The data below:

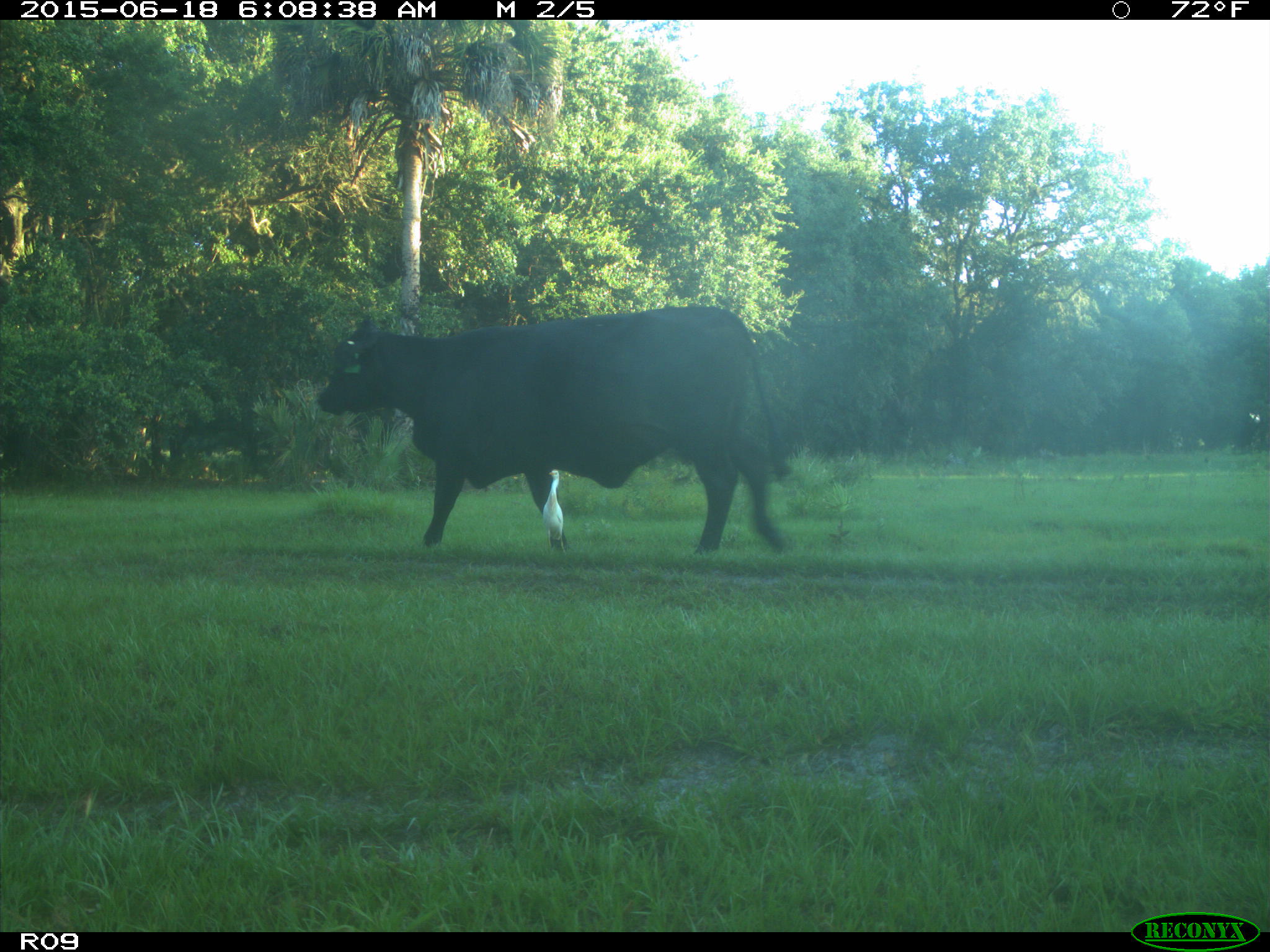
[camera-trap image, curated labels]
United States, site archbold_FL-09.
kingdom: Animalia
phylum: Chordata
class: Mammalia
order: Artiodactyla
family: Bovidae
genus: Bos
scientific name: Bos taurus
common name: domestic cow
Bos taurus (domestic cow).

End of The data.
The data below:

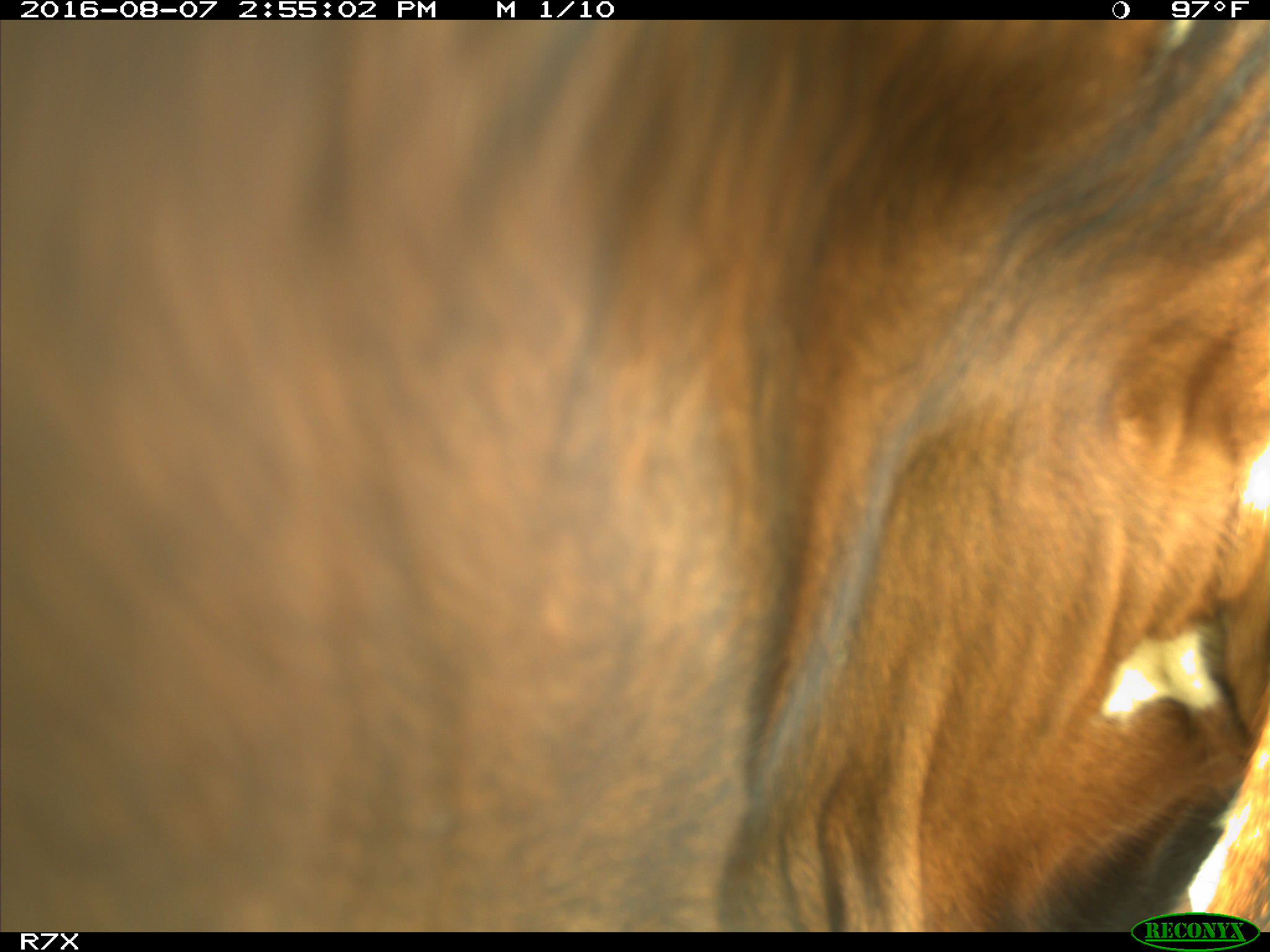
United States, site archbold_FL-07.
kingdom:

End of The data.

* _Your goal_: What is needed is each line of the entries that contains the word "site".

* _Exercise answer_:
United States, site archbold_FL-09.
United States, site archbold_FL-07.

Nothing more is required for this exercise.